Today, almost everything people do involves the transfer of digital information. When you bank online, update social media or even play a DVD, information moves from one place to another digitally, whether through a cord or over a wireless signal. For this information to pass, it has to use computer code. In this "language," information moves via 1's and 0's, known as binary code. An error in the code can mean that information is not conveyed properly, which could cause lots of issues for the computer user. Hamming distance is a way of understanding how codes differ. This can then be used to correct errors.

## What Is Hamming Distance?

Given two lines of the same length, Hamming distance is the number of points at which the lines' symbols are different. This can be a bit confusing, so consider a simple example: The line of code "101" and the line of code "010." Comparing these lines, you can see that there are different symbols in each of the three spots.

## How To Calculate Hamming Distance

In simple scenarios, calculating Hamming distance is easy. You simply add up the number of spots where the lines have different values. In the example above, the Hamming distance would be three, since the lines have different values in three spots.

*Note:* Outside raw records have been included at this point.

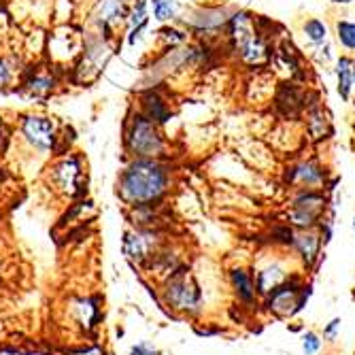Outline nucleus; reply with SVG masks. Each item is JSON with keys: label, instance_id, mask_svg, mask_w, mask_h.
I'll use <instances>...</instances> for the list:
<instances>
[{"label": "nucleus", "instance_id": "1", "mask_svg": "<svg viewBox=\"0 0 355 355\" xmlns=\"http://www.w3.org/2000/svg\"><path fill=\"white\" fill-rule=\"evenodd\" d=\"M173 185V171L166 159L132 157L117 179V196L125 207L162 205Z\"/></svg>", "mask_w": 355, "mask_h": 355}, {"label": "nucleus", "instance_id": "2", "mask_svg": "<svg viewBox=\"0 0 355 355\" xmlns=\"http://www.w3.org/2000/svg\"><path fill=\"white\" fill-rule=\"evenodd\" d=\"M168 139L162 128L149 119L141 109H132L123 123V149L130 157H155L166 159Z\"/></svg>", "mask_w": 355, "mask_h": 355}, {"label": "nucleus", "instance_id": "3", "mask_svg": "<svg viewBox=\"0 0 355 355\" xmlns=\"http://www.w3.org/2000/svg\"><path fill=\"white\" fill-rule=\"evenodd\" d=\"M328 209L330 193L324 187H298L289 198L287 223L294 230H317Z\"/></svg>", "mask_w": 355, "mask_h": 355}, {"label": "nucleus", "instance_id": "4", "mask_svg": "<svg viewBox=\"0 0 355 355\" xmlns=\"http://www.w3.org/2000/svg\"><path fill=\"white\" fill-rule=\"evenodd\" d=\"M162 300L171 311L183 315H198L202 311V289L187 264H181L162 281Z\"/></svg>", "mask_w": 355, "mask_h": 355}, {"label": "nucleus", "instance_id": "5", "mask_svg": "<svg viewBox=\"0 0 355 355\" xmlns=\"http://www.w3.org/2000/svg\"><path fill=\"white\" fill-rule=\"evenodd\" d=\"M313 296V283L306 281L302 272H294L268 296H264V306L279 319H292L302 313Z\"/></svg>", "mask_w": 355, "mask_h": 355}, {"label": "nucleus", "instance_id": "6", "mask_svg": "<svg viewBox=\"0 0 355 355\" xmlns=\"http://www.w3.org/2000/svg\"><path fill=\"white\" fill-rule=\"evenodd\" d=\"M230 13L232 9L228 5H205L185 11L179 17V24L187 28L193 39L219 43L223 39V30L230 19Z\"/></svg>", "mask_w": 355, "mask_h": 355}, {"label": "nucleus", "instance_id": "7", "mask_svg": "<svg viewBox=\"0 0 355 355\" xmlns=\"http://www.w3.org/2000/svg\"><path fill=\"white\" fill-rule=\"evenodd\" d=\"M111 55H113V43L107 41L105 37H101L98 32L83 37L81 55H79V60L75 62V67H73L75 81H79V83L96 81V79H98V75L105 71Z\"/></svg>", "mask_w": 355, "mask_h": 355}, {"label": "nucleus", "instance_id": "8", "mask_svg": "<svg viewBox=\"0 0 355 355\" xmlns=\"http://www.w3.org/2000/svg\"><path fill=\"white\" fill-rule=\"evenodd\" d=\"M306 92H309V85L296 83L292 79L279 81L270 96L275 117L285 123H298L306 109Z\"/></svg>", "mask_w": 355, "mask_h": 355}, {"label": "nucleus", "instance_id": "9", "mask_svg": "<svg viewBox=\"0 0 355 355\" xmlns=\"http://www.w3.org/2000/svg\"><path fill=\"white\" fill-rule=\"evenodd\" d=\"M49 179H51L53 187L60 193H64V196H69V198L81 196L85 189V183H87L83 157L79 153L67 151L62 157H58L53 166L49 168Z\"/></svg>", "mask_w": 355, "mask_h": 355}, {"label": "nucleus", "instance_id": "10", "mask_svg": "<svg viewBox=\"0 0 355 355\" xmlns=\"http://www.w3.org/2000/svg\"><path fill=\"white\" fill-rule=\"evenodd\" d=\"M19 135L21 139L39 153L58 151L60 132L51 117L41 113H26L19 117Z\"/></svg>", "mask_w": 355, "mask_h": 355}, {"label": "nucleus", "instance_id": "11", "mask_svg": "<svg viewBox=\"0 0 355 355\" xmlns=\"http://www.w3.org/2000/svg\"><path fill=\"white\" fill-rule=\"evenodd\" d=\"M328 179H330L328 166L315 155L294 159L281 173V183L292 191L298 187H324Z\"/></svg>", "mask_w": 355, "mask_h": 355}, {"label": "nucleus", "instance_id": "12", "mask_svg": "<svg viewBox=\"0 0 355 355\" xmlns=\"http://www.w3.org/2000/svg\"><path fill=\"white\" fill-rule=\"evenodd\" d=\"M304 137L313 143V145H321L334 137V125H332V117L324 105V98H321L319 89H311L306 92V109H304Z\"/></svg>", "mask_w": 355, "mask_h": 355}, {"label": "nucleus", "instance_id": "13", "mask_svg": "<svg viewBox=\"0 0 355 355\" xmlns=\"http://www.w3.org/2000/svg\"><path fill=\"white\" fill-rule=\"evenodd\" d=\"M272 67L283 69L287 73L285 79H292L296 83L309 85L311 81V69L306 67V60L302 51L294 45V41L281 35L275 41V58H272Z\"/></svg>", "mask_w": 355, "mask_h": 355}, {"label": "nucleus", "instance_id": "14", "mask_svg": "<svg viewBox=\"0 0 355 355\" xmlns=\"http://www.w3.org/2000/svg\"><path fill=\"white\" fill-rule=\"evenodd\" d=\"M162 247H164V239L159 228H137L125 232L123 236V253L128 255V260H132L141 266H145Z\"/></svg>", "mask_w": 355, "mask_h": 355}, {"label": "nucleus", "instance_id": "15", "mask_svg": "<svg viewBox=\"0 0 355 355\" xmlns=\"http://www.w3.org/2000/svg\"><path fill=\"white\" fill-rule=\"evenodd\" d=\"M135 0H98L94 7L92 19L98 28V35L107 41H115V32L119 26L125 24L128 11H130Z\"/></svg>", "mask_w": 355, "mask_h": 355}, {"label": "nucleus", "instance_id": "16", "mask_svg": "<svg viewBox=\"0 0 355 355\" xmlns=\"http://www.w3.org/2000/svg\"><path fill=\"white\" fill-rule=\"evenodd\" d=\"M83 49V37L71 26H60L49 35V58L55 67L77 62Z\"/></svg>", "mask_w": 355, "mask_h": 355}, {"label": "nucleus", "instance_id": "17", "mask_svg": "<svg viewBox=\"0 0 355 355\" xmlns=\"http://www.w3.org/2000/svg\"><path fill=\"white\" fill-rule=\"evenodd\" d=\"M294 272H289V257L283 255H272L266 262H262L257 268H253V281L257 296L264 298L268 296L275 287H279L283 281H287Z\"/></svg>", "mask_w": 355, "mask_h": 355}, {"label": "nucleus", "instance_id": "18", "mask_svg": "<svg viewBox=\"0 0 355 355\" xmlns=\"http://www.w3.org/2000/svg\"><path fill=\"white\" fill-rule=\"evenodd\" d=\"M321 249H324V243H321L317 230H296L294 241L289 245V251L294 253L304 270L317 268V264L321 262Z\"/></svg>", "mask_w": 355, "mask_h": 355}, {"label": "nucleus", "instance_id": "19", "mask_svg": "<svg viewBox=\"0 0 355 355\" xmlns=\"http://www.w3.org/2000/svg\"><path fill=\"white\" fill-rule=\"evenodd\" d=\"M139 109L153 119L159 128L166 125L173 117V109L171 103L164 96V92L159 89V85H149L139 94Z\"/></svg>", "mask_w": 355, "mask_h": 355}, {"label": "nucleus", "instance_id": "20", "mask_svg": "<svg viewBox=\"0 0 355 355\" xmlns=\"http://www.w3.org/2000/svg\"><path fill=\"white\" fill-rule=\"evenodd\" d=\"M21 87L28 96H32V98H47V96L53 94V89L58 87V75L53 69H47V67L32 69L26 73Z\"/></svg>", "mask_w": 355, "mask_h": 355}, {"label": "nucleus", "instance_id": "21", "mask_svg": "<svg viewBox=\"0 0 355 355\" xmlns=\"http://www.w3.org/2000/svg\"><path fill=\"white\" fill-rule=\"evenodd\" d=\"M228 277H230V285L234 289V296H236L239 304L245 309L255 306L260 296H257V289H255L253 272L247 270L245 266H234Z\"/></svg>", "mask_w": 355, "mask_h": 355}, {"label": "nucleus", "instance_id": "22", "mask_svg": "<svg viewBox=\"0 0 355 355\" xmlns=\"http://www.w3.org/2000/svg\"><path fill=\"white\" fill-rule=\"evenodd\" d=\"M147 9H149L147 0H135L130 11H128V19H125V24H128V39H125L128 45H135L141 37V32L147 28V24H149V11Z\"/></svg>", "mask_w": 355, "mask_h": 355}, {"label": "nucleus", "instance_id": "23", "mask_svg": "<svg viewBox=\"0 0 355 355\" xmlns=\"http://www.w3.org/2000/svg\"><path fill=\"white\" fill-rule=\"evenodd\" d=\"M155 41H157L159 51H168V49H177V47H183L185 43H189L191 35L181 24H164L155 32Z\"/></svg>", "mask_w": 355, "mask_h": 355}, {"label": "nucleus", "instance_id": "24", "mask_svg": "<svg viewBox=\"0 0 355 355\" xmlns=\"http://www.w3.org/2000/svg\"><path fill=\"white\" fill-rule=\"evenodd\" d=\"M351 64H353V58L349 55V53H345V55H340V58H336V92H338V96H340V101H345V103H349L351 101V96H353V89H355V85H353V73H351Z\"/></svg>", "mask_w": 355, "mask_h": 355}, {"label": "nucleus", "instance_id": "25", "mask_svg": "<svg viewBox=\"0 0 355 355\" xmlns=\"http://www.w3.org/2000/svg\"><path fill=\"white\" fill-rule=\"evenodd\" d=\"M302 37L306 39L309 45L313 47H319L324 45L328 39H330V30H328V24L321 19V17H306L302 21Z\"/></svg>", "mask_w": 355, "mask_h": 355}, {"label": "nucleus", "instance_id": "26", "mask_svg": "<svg viewBox=\"0 0 355 355\" xmlns=\"http://www.w3.org/2000/svg\"><path fill=\"white\" fill-rule=\"evenodd\" d=\"M153 19L159 24H173L179 19V0H149Z\"/></svg>", "mask_w": 355, "mask_h": 355}, {"label": "nucleus", "instance_id": "27", "mask_svg": "<svg viewBox=\"0 0 355 355\" xmlns=\"http://www.w3.org/2000/svg\"><path fill=\"white\" fill-rule=\"evenodd\" d=\"M334 35L338 45L347 51V53H355V21L340 17L334 24Z\"/></svg>", "mask_w": 355, "mask_h": 355}, {"label": "nucleus", "instance_id": "28", "mask_svg": "<svg viewBox=\"0 0 355 355\" xmlns=\"http://www.w3.org/2000/svg\"><path fill=\"white\" fill-rule=\"evenodd\" d=\"M17 77V67L15 62L7 55H0V89L9 87Z\"/></svg>", "mask_w": 355, "mask_h": 355}, {"label": "nucleus", "instance_id": "29", "mask_svg": "<svg viewBox=\"0 0 355 355\" xmlns=\"http://www.w3.org/2000/svg\"><path fill=\"white\" fill-rule=\"evenodd\" d=\"M324 347V338H321L315 330H306L302 334V353L304 355H317Z\"/></svg>", "mask_w": 355, "mask_h": 355}, {"label": "nucleus", "instance_id": "30", "mask_svg": "<svg viewBox=\"0 0 355 355\" xmlns=\"http://www.w3.org/2000/svg\"><path fill=\"white\" fill-rule=\"evenodd\" d=\"M340 326H343V319L340 317L330 319L328 324L324 326V336H321V338H326L328 343H334L336 336H338V332H340Z\"/></svg>", "mask_w": 355, "mask_h": 355}, {"label": "nucleus", "instance_id": "31", "mask_svg": "<svg viewBox=\"0 0 355 355\" xmlns=\"http://www.w3.org/2000/svg\"><path fill=\"white\" fill-rule=\"evenodd\" d=\"M9 139H11V130H9V125L5 121V117L0 115V153H3L9 145Z\"/></svg>", "mask_w": 355, "mask_h": 355}, {"label": "nucleus", "instance_id": "32", "mask_svg": "<svg viewBox=\"0 0 355 355\" xmlns=\"http://www.w3.org/2000/svg\"><path fill=\"white\" fill-rule=\"evenodd\" d=\"M130 355H162V353H159V351H157L153 345H149V343H139V345L132 347Z\"/></svg>", "mask_w": 355, "mask_h": 355}, {"label": "nucleus", "instance_id": "33", "mask_svg": "<svg viewBox=\"0 0 355 355\" xmlns=\"http://www.w3.org/2000/svg\"><path fill=\"white\" fill-rule=\"evenodd\" d=\"M317 49V58L321 60V62H330L332 58H334V53H332V45H330V41H326L324 45H319V47H315Z\"/></svg>", "mask_w": 355, "mask_h": 355}, {"label": "nucleus", "instance_id": "34", "mask_svg": "<svg viewBox=\"0 0 355 355\" xmlns=\"http://www.w3.org/2000/svg\"><path fill=\"white\" fill-rule=\"evenodd\" d=\"M351 3H353V0H332V5H343V7H347Z\"/></svg>", "mask_w": 355, "mask_h": 355}, {"label": "nucleus", "instance_id": "35", "mask_svg": "<svg viewBox=\"0 0 355 355\" xmlns=\"http://www.w3.org/2000/svg\"><path fill=\"white\" fill-rule=\"evenodd\" d=\"M351 73H353V85H355V60H353V64H351Z\"/></svg>", "mask_w": 355, "mask_h": 355}, {"label": "nucleus", "instance_id": "36", "mask_svg": "<svg viewBox=\"0 0 355 355\" xmlns=\"http://www.w3.org/2000/svg\"><path fill=\"white\" fill-rule=\"evenodd\" d=\"M351 228H353V234H355V215H353V219H351Z\"/></svg>", "mask_w": 355, "mask_h": 355}]
</instances>
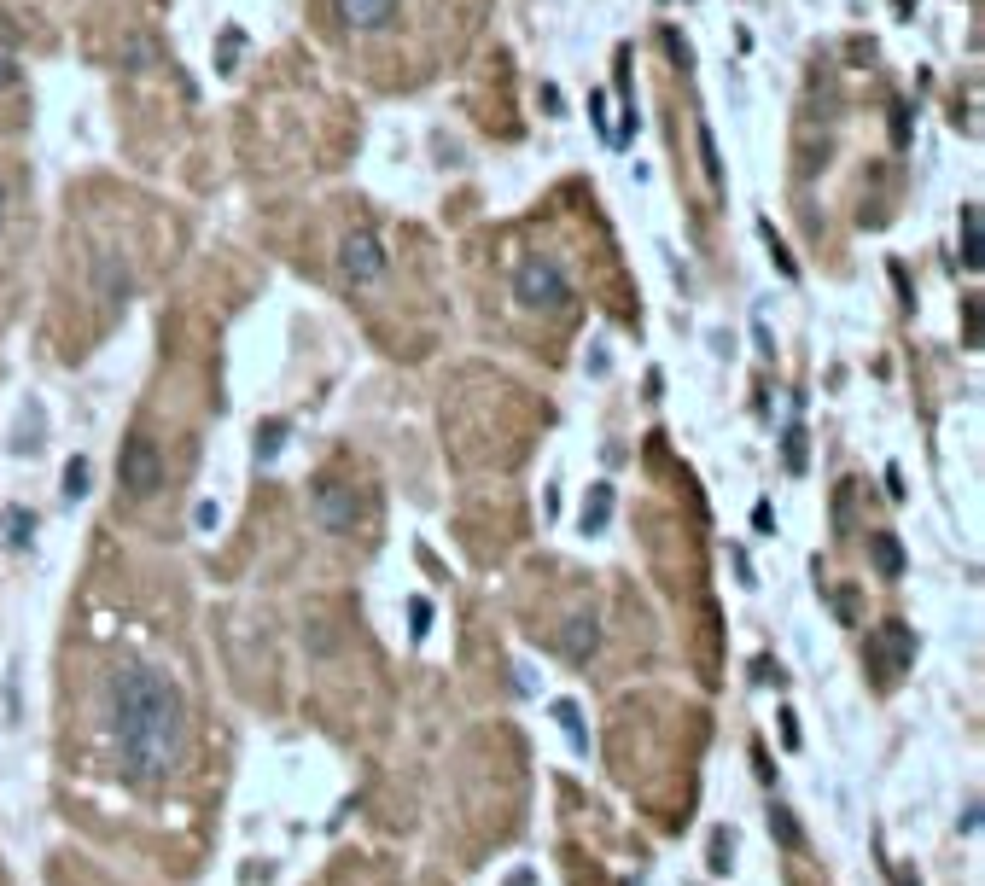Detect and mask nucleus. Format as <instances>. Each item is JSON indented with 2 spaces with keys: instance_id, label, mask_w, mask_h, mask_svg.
Wrapping results in <instances>:
<instances>
[{
  "instance_id": "1",
  "label": "nucleus",
  "mask_w": 985,
  "mask_h": 886,
  "mask_svg": "<svg viewBox=\"0 0 985 886\" xmlns=\"http://www.w3.org/2000/svg\"><path fill=\"white\" fill-rule=\"evenodd\" d=\"M111 729L117 752L129 764L135 782H164L181 758L187 712H181V688L152 665H129L111 677Z\"/></svg>"
},
{
  "instance_id": "2",
  "label": "nucleus",
  "mask_w": 985,
  "mask_h": 886,
  "mask_svg": "<svg viewBox=\"0 0 985 886\" xmlns=\"http://www.w3.org/2000/svg\"><path fill=\"white\" fill-rule=\"evenodd\" d=\"M513 298L525 309H566L572 304V280L554 257H519L513 269Z\"/></svg>"
},
{
  "instance_id": "3",
  "label": "nucleus",
  "mask_w": 985,
  "mask_h": 886,
  "mask_svg": "<svg viewBox=\"0 0 985 886\" xmlns=\"http://www.w3.org/2000/svg\"><path fill=\"white\" fill-rule=\"evenodd\" d=\"M339 269L350 286H374L379 274H385V245H379L374 228H356V234L339 239Z\"/></svg>"
},
{
  "instance_id": "4",
  "label": "nucleus",
  "mask_w": 985,
  "mask_h": 886,
  "mask_svg": "<svg viewBox=\"0 0 985 886\" xmlns=\"http://www.w3.org/2000/svg\"><path fill=\"white\" fill-rule=\"evenodd\" d=\"M123 490L129 496H152L158 484H164V461H158V443H146V438H129L123 443Z\"/></svg>"
},
{
  "instance_id": "5",
  "label": "nucleus",
  "mask_w": 985,
  "mask_h": 886,
  "mask_svg": "<svg viewBox=\"0 0 985 886\" xmlns=\"http://www.w3.org/2000/svg\"><path fill=\"white\" fill-rule=\"evenodd\" d=\"M356 513H362V502H356V490L350 484H315V519L327 525V531H356Z\"/></svg>"
},
{
  "instance_id": "6",
  "label": "nucleus",
  "mask_w": 985,
  "mask_h": 886,
  "mask_svg": "<svg viewBox=\"0 0 985 886\" xmlns=\"http://www.w3.org/2000/svg\"><path fill=\"white\" fill-rule=\"evenodd\" d=\"M875 653L886 659V682H898L910 671V659H916V630L910 624H881L875 630Z\"/></svg>"
},
{
  "instance_id": "7",
  "label": "nucleus",
  "mask_w": 985,
  "mask_h": 886,
  "mask_svg": "<svg viewBox=\"0 0 985 886\" xmlns=\"http://www.w3.org/2000/svg\"><path fill=\"white\" fill-rule=\"evenodd\" d=\"M333 12L350 30H385L397 18V0H333Z\"/></svg>"
},
{
  "instance_id": "8",
  "label": "nucleus",
  "mask_w": 985,
  "mask_h": 886,
  "mask_svg": "<svg viewBox=\"0 0 985 886\" xmlns=\"http://www.w3.org/2000/svg\"><path fill=\"white\" fill-rule=\"evenodd\" d=\"M869 548H875V572H881V578H904V548H898L892 531H875Z\"/></svg>"
},
{
  "instance_id": "9",
  "label": "nucleus",
  "mask_w": 985,
  "mask_h": 886,
  "mask_svg": "<svg viewBox=\"0 0 985 886\" xmlns=\"http://www.w3.org/2000/svg\"><path fill=\"white\" fill-rule=\"evenodd\" d=\"M607 519H612V484H595V490H589V502H583V537L607 531Z\"/></svg>"
},
{
  "instance_id": "10",
  "label": "nucleus",
  "mask_w": 985,
  "mask_h": 886,
  "mask_svg": "<svg viewBox=\"0 0 985 886\" xmlns=\"http://www.w3.org/2000/svg\"><path fill=\"white\" fill-rule=\"evenodd\" d=\"M554 723L566 729V741H572V752H589V729H583V712H578V700H554Z\"/></svg>"
},
{
  "instance_id": "11",
  "label": "nucleus",
  "mask_w": 985,
  "mask_h": 886,
  "mask_svg": "<svg viewBox=\"0 0 985 886\" xmlns=\"http://www.w3.org/2000/svg\"><path fill=\"white\" fill-rule=\"evenodd\" d=\"M560 648H566V659H578V665H583V659L595 653V618H572V624H566V642H560Z\"/></svg>"
},
{
  "instance_id": "12",
  "label": "nucleus",
  "mask_w": 985,
  "mask_h": 886,
  "mask_svg": "<svg viewBox=\"0 0 985 886\" xmlns=\"http://www.w3.org/2000/svg\"><path fill=\"white\" fill-rule=\"evenodd\" d=\"M88 484H94L88 455H70V461H65V502H82V496H88Z\"/></svg>"
},
{
  "instance_id": "13",
  "label": "nucleus",
  "mask_w": 985,
  "mask_h": 886,
  "mask_svg": "<svg viewBox=\"0 0 985 886\" xmlns=\"http://www.w3.org/2000/svg\"><path fill=\"white\" fill-rule=\"evenodd\" d=\"M962 263L980 269V205H962Z\"/></svg>"
},
{
  "instance_id": "14",
  "label": "nucleus",
  "mask_w": 985,
  "mask_h": 886,
  "mask_svg": "<svg viewBox=\"0 0 985 886\" xmlns=\"http://www.w3.org/2000/svg\"><path fill=\"white\" fill-rule=\"evenodd\" d=\"M30 537H35V513L6 508V548H30Z\"/></svg>"
},
{
  "instance_id": "15",
  "label": "nucleus",
  "mask_w": 985,
  "mask_h": 886,
  "mask_svg": "<svg viewBox=\"0 0 985 886\" xmlns=\"http://www.w3.org/2000/svg\"><path fill=\"white\" fill-rule=\"evenodd\" d=\"M18 88V47H12V30L0 24V94Z\"/></svg>"
},
{
  "instance_id": "16",
  "label": "nucleus",
  "mask_w": 985,
  "mask_h": 886,
  "mask_svg": "<svg viewBox=\"0 0 985 886\" xmlns=\"http://www.w3.org/2000/svg\"><path fill=\"white\" fill-rule=\"evenodd\" d=\"M280 443H286V420H269V426L257 432V461H274V455H280Z\"/></svg>"
},
{
  "instance_id": "17",
  "label": "nucleus",
  "mask_w": 985,
  "mask_h": 886,
  "mask_svg": "<svg viewBox=\"0 0 985 886\" xmlns=\"http://www.w3.org/2000/svg\"><path fill=\"white\" fill-rule=\"evenodd\" d=\"M729 852H735V840L717 828V834H712V863H706V869H712V875H729Z\"/></svg>"
},
{
  "instance_id": "18",
  "label": "nucleus",
  "mask_w": 985,
  "mask_h": 886,
  "mask_svg": "<svg viewBox=\"0 0 985 886\" xmlns=\"http://www.w3.org/2000/svg\"><path fill=\"white\" fill-rule=\"evenodd\" d=\"M700 158H706V181L723 187V164H717V146H712V129H700Z\"/></svg>"
},
{
  "instance_id": "19",
  "label": "nucleus",
  "mask_w": 985,
  "mask_h": 886,
  "mask_svg": "<svg viewBox=\"0 0 985 886\" xmlns=\"http://www.w3.org/2000/svg\"><path fill=\"white\" fill-rule=\"evenodd\" d=\"M770 834H776V840H782V846H799V828H793V817H787L782 805H776V811H770Z\"/></svg>"
},
{
  "instance_id": "20",
  "label": "nucleus",
  "mask_w": 985,
  "mask_h": 886,
  "mask_svg": "<svg viewBox=\"0 0 985 886\" xmlns=\"http://www.w3.org/2000/svg\"><path fill=\"white\" fill-rule=\"evenodd\" d=\"M787 467L805 473V432H799V426H787Z\"/></svg>"
},
{
  "instance_id": "21",
  "label": "nucleus",
  "mask_w": 985,
  "mask_h": 886,
  "mask_svg": "<svg viewBox=\"0 0 985 886\" xmlns=\"http://www.w3.org/2000/svg\"><path fill=\"white\" fill-rule=\"evenodd\" d=\"M408 624H414V636H426V624H432V601H408Z\"/></svg>"
},
{
  "instance_id": "22",
  "label": "nucleus",
  "mask_w": 985,
  "mask_h": 886,
  "mask_svg": "<svg viewBox=\"0 0 985 886\" xmlns=\"http://www.w3.org/2000/svg\"><path fill=\"white\" fill-rule=\"evenodd\" d=\"M886 490H892V502H904V473L898 467H886Z\"/></svg>"
},
{
  "instance_id": "23",
  "label": "nucleus",
  "mask_w": 985,
  "mask_h": 886,
  "mask_svg": "<svg viewBox=\"0 0 985 886\" xmlns=\"http://www.w3.org/2000/svg\"><path fill=\"white\" fill-rule=\"evenodd\" d=\"M193 519H199V531H210V525H216V502H199V513H193Z\"/></svg>"
},
{
  "instance_id": "24",
  "label": "nucleus",
  "mask_w": 985,
  "mask_h": 886,
  "mask_svg": "<svg viewBox=\"0 0 985 886\" xmlns=\"http://www.w3.org/2000/svg\"><path fill=\"white\" fill-rule=\"evenodd\" d=\"M508 886H537V875H531V869H519V875H513Z\"/></svg>"
},
{
  "instance_id": "25",
  "label": "nucleus",
  "mask_w": 985,
  "mask_h": 886,
  "mask_svg": "<svg viewBox=\"0 0 985 886\" xmlns=\"http://www.w3.org/2000/svg\"><path fill=\"white\" fill-rule=\"evenodd\" d=\"M0 222H6V187H0Z\"/></svg>"
}]
</instances>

Making this comparison gets harder the longer the set of data is. Consider a slightly longer example, with two lines of code: 100110 and 110011. These lines of code both contain six information points. The values are different in three of those points, so the Hamming distance between these two lines is also three.

Calculating Hamming distance with a larger set of data becomes more complicated and involves using intricate equations and functions like d=min {d(x,y):x,y∈C,x≠y}.

It's important to remember that Hamming distance can only be calculated for lines that are the same length.

## Why Is Hamming Distance Useful?

Out of context, Hamming distance can seem arbitrary. However, it's an important measurement for coders. Hamming distance can help coders write code that detects errors and even corrects those errors on its own. It can also help people understand how error-prone a code is.

Hamming distance comes for Richard Wesley Hamming, who developed the measurement in the late 1940s when he was working at Bell Telephone Laboratories. Although Hamming downplayed the celebration of the innovation, the technology industry took notice. Nearly 50 years after Hamming discovered the measurement he was given the Eduard Rheim Award for Achievement in Technology by the Eduard Rheim Foundation of Germany in 1996. In addition, the I.E.E.E., a large professional organization in the technology sector, gives out the annual Richard W. Hamming Medal in his honor.